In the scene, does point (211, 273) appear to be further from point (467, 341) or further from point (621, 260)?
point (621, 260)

------------------------

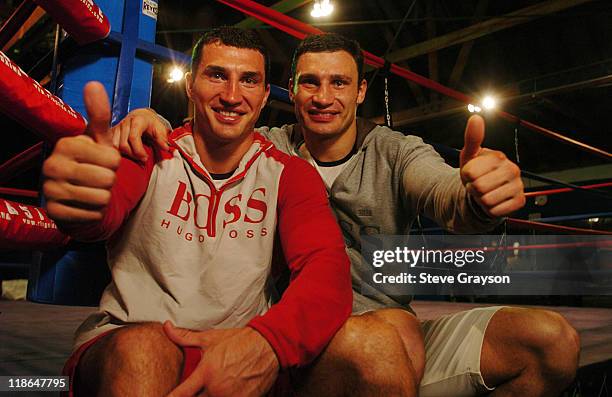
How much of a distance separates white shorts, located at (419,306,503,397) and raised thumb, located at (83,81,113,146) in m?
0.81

------------------------

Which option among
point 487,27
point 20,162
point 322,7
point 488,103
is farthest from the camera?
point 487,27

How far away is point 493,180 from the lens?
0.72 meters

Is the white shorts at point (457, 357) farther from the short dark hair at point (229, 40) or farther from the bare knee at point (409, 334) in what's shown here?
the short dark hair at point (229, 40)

------------------------

- _PROBLEM DETAILS_
Filter the rows above down to the lines that contain the string "from", and copy each of those lines. Case counts, so uppercase and lowercase letters do not match each other.

- _ANSWER BELOW_
In the scene, does point (211, 273) appear to be further from point (467, 341) or further from point (621, 260)?
is farthest from the camera?
How far away is point 493,180 from the lens?
Is the white shorts at point (457, 357) farther from the short dark hair at point (229, 40) or farther from the bare knee at point (409, 334) in what's shown here?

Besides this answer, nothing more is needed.